● EXERCISE DESCRIPTION: Find the line that contains "What is the distance from" in the entries below. Output it and each later line exactly, and nothing else.
# RECORDS FOR THIS TASK start
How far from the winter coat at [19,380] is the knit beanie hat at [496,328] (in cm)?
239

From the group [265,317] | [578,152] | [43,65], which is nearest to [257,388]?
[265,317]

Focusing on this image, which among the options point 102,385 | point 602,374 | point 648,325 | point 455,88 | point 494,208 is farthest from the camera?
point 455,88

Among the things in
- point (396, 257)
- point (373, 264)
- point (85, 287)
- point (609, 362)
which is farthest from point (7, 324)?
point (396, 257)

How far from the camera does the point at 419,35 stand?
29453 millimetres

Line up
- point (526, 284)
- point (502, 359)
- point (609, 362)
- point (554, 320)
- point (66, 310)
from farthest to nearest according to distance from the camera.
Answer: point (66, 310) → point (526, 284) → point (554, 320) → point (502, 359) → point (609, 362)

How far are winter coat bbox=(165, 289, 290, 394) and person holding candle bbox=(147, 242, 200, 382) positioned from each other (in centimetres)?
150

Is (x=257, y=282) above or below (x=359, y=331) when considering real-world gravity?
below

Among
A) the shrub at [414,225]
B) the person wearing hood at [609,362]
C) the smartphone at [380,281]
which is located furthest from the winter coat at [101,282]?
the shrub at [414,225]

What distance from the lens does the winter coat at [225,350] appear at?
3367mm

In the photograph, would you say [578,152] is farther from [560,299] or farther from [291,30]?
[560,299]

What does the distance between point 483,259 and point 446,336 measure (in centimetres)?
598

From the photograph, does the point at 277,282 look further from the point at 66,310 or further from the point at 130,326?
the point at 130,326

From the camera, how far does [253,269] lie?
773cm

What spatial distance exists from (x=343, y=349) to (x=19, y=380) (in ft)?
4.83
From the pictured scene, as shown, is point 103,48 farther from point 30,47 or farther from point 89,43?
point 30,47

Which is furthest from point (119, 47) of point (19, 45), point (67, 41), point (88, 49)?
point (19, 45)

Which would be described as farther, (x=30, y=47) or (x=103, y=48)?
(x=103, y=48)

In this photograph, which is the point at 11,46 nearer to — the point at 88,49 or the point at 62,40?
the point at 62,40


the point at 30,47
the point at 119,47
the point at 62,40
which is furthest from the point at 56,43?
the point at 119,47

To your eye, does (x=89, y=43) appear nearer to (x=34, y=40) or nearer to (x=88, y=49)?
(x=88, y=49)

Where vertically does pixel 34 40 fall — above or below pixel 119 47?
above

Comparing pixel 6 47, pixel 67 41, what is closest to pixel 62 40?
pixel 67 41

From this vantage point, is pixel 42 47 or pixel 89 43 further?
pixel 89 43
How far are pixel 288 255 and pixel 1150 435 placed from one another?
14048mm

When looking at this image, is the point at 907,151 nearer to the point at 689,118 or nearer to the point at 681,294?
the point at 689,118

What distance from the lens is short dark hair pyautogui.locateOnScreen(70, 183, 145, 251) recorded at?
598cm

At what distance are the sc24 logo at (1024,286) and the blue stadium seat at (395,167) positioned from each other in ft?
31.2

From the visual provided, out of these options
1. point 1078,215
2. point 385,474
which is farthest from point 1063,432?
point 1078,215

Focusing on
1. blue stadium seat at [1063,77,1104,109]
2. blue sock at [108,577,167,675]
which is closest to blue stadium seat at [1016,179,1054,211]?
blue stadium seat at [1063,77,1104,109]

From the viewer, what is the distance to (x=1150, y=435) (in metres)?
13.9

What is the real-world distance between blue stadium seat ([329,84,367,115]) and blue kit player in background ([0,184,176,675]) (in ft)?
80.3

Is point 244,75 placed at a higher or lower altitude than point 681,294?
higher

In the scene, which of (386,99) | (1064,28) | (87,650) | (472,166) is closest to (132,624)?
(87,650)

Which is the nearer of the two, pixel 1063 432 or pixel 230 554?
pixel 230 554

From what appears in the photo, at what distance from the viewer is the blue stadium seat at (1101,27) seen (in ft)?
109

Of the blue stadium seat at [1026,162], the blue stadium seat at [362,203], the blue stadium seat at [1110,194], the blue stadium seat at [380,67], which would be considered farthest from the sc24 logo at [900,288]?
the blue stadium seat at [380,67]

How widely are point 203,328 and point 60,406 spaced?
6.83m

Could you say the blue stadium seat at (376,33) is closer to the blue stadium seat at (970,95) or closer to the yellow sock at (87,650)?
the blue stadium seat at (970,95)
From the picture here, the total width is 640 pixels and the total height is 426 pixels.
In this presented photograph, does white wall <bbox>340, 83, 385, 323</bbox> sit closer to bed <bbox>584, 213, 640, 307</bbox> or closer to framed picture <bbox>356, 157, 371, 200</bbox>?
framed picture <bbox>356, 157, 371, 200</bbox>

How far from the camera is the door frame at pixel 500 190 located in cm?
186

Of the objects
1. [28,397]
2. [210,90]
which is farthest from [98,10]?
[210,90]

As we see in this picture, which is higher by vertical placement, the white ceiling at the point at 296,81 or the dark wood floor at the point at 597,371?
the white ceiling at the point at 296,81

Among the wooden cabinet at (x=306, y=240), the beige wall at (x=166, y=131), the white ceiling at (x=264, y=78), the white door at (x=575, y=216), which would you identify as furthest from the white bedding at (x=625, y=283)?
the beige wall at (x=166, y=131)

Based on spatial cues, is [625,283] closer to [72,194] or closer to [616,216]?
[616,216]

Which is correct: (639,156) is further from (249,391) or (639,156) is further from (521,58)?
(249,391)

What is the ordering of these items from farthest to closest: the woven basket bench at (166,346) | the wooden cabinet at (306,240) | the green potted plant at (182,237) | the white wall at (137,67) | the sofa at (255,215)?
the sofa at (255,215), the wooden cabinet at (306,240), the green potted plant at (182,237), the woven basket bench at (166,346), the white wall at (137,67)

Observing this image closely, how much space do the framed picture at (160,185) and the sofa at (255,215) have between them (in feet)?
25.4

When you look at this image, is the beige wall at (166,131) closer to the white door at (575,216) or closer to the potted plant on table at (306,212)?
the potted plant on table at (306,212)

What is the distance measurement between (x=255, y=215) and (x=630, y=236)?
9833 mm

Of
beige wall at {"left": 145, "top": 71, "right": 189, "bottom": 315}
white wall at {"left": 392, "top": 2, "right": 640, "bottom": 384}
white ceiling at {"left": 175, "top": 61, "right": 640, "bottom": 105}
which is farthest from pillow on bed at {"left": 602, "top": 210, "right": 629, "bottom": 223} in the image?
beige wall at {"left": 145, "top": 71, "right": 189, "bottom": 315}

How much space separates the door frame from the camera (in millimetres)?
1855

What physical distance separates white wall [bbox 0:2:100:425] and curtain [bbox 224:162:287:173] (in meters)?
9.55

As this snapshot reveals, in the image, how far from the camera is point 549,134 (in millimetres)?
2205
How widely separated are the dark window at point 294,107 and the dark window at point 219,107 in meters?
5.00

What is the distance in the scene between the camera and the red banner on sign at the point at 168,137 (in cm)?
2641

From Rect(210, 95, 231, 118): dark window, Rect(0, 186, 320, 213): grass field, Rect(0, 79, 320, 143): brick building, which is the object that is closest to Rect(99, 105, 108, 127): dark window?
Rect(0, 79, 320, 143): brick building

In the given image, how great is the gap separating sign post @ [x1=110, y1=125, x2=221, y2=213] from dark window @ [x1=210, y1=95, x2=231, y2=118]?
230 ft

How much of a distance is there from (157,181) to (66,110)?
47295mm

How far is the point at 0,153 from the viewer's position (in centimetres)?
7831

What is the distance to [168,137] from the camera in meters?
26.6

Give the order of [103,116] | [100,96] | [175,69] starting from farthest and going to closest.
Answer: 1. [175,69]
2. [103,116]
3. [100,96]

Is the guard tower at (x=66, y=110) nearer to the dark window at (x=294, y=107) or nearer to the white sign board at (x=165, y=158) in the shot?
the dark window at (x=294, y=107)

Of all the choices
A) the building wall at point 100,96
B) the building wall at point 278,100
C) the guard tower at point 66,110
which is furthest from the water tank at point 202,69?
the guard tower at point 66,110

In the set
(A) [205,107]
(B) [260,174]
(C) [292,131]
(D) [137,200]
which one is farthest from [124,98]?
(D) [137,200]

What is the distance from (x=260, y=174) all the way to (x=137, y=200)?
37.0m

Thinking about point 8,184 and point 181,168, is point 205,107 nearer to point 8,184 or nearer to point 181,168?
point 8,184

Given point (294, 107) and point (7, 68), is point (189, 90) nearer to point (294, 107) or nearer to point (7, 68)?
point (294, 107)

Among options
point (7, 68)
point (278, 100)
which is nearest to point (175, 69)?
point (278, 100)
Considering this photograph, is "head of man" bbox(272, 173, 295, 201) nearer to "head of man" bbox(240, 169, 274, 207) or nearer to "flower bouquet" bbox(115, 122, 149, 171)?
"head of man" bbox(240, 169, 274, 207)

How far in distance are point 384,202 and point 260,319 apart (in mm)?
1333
# RECORDS FOR THIS TASK end
● TASK RESPONSE:
What is the distance from (x=260, y=174) all the way to (x=137, y=200)?
37.0m

Thinking about point 8,184 and point 181,168, is point 205,107 nearer to point 8,184 or nearer to point 181,168?
point 8,184

Given point (294, 107) and point (7, 68), is point (189, 90) nearer to point (294, 107) or nearer to point (7, 68)?
point (294, 107)

Among options
point (7, 68)
point (278, 100)
which is nearest to point (175, 69)?
point (278, 100)
Considering this photograph, is "head of man" bbox(272, 173, 295, 201) nearer to "head of man" bbox(240, 169, 274, 207) or nearer to "flower bouquet" bbox(115, 122, 149, 171)?
"head of man" bbox(240, 169, 274, 207)

How far in distance are point 384,202 and point 260,319 apart (in mm)?
1333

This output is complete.